Q. Our son and his fiancée are getting married in Pretoria, South Africa, later this year, although they both live in London, where they have their established home. They would prefer guests not to give them presents they would be unable to cope with in their small flat in Pretoria, and shipping gifts back from RSA would prove especially problematic and costly. How can they say politely and nicely, without offence, that they would prefer financial gifts to help with the proposed refurbishment of their kitchen rather than ‘another toaster’? I know you will know what to do, Mary.M.E., Cyprus
A. Practical though the suggestion may be, many wedding guests will bridle if asked to hand over cash rather than a present. It’s the unsubtlety they resent. Instead, your son should set up a wedding list at his nearest English branch of, for example, John Lewis. He and his fiancée can visit the store and go about ‘scanning in’ the items they favour. Guests can then access the John Lewis website from all points of the globe and pay online, either for an item specified or, if they wish, they can just buy a gift voucher for any sum they choose. Some of them will far prefer to do this — as long as they have not been ordered to do so. There is no such thing as a surfeit of John Lewis vouchers. All these goods will then be delivered, free of charge, to their English home. The list stays open for eight weeks and the couple should send out details with their wedding invitations of how to log on to it.

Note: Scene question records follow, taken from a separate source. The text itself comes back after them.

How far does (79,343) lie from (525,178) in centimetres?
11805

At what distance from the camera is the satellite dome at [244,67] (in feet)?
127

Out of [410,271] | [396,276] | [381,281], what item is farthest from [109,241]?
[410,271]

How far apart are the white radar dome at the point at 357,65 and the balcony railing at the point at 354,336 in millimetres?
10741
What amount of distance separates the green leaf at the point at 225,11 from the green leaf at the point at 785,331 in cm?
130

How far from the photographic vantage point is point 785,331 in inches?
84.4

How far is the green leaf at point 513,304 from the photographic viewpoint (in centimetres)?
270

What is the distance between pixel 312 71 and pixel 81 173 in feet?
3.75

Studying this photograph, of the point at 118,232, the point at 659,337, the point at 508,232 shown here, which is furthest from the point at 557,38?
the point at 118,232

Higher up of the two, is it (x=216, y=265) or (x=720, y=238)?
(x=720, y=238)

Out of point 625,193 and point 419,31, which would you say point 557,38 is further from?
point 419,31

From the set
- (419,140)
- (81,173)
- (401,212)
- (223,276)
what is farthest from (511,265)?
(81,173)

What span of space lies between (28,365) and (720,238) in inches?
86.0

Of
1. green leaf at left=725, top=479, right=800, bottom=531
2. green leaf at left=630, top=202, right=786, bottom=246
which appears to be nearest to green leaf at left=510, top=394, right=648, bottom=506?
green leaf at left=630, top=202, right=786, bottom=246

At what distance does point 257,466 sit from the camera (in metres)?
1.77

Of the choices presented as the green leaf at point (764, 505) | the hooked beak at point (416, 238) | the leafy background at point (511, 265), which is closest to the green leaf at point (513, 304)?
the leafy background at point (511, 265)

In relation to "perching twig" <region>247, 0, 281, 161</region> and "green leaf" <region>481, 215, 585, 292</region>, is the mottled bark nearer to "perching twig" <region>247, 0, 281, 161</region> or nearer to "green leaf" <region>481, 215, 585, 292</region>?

Q. My wife and I regularly attend the cinema. There have been occasions when we see seats in the middle of the rows. The seats near the aisles are taken, necessitating us moving past people already seated to get to the vacant seats. On these occasions, is it more appropriate when moving past seated people to present one’s front side or one’s back side? Is the rule the same for men and women, or if someone is a bit more stout than others?M. and K.M., Queensland, Australia
A. The rule is the same for both men, women and the stout. Presenting your frontal aspect is undesirable — not only because of the brief simulation of coition, but also because of the extra intimacy occasioned by your breathing on the strangers as you thank them for making way for you. The correct procedure is to move erectly down the row with your back to those you are inconveniencing, but with your head at an angle of 90 degrees so you can acknowledge their courtesy as you pass along.
Q. Two people have written to you and asserted that rectors and vicars have equal status and have tried to back up their argument using only the vulgar modern yardstick of money. In fact, the two letters disclose that, historically, a vicar has been paid an income, whereas a rector enjoyed an income from land. It is this fact and not the amount of the income that determines their relative social status. A vicar was a mere paid functionary; a rector held a position in society more akin to that of the landed gentry. Your rectory-dwelling informant did not mislead you. Anyone purchasing a rectory rather than a vicarage can feel assured that the rectory has the greater cachet.H.T., by email
A. Thank you for adding this point to the debate.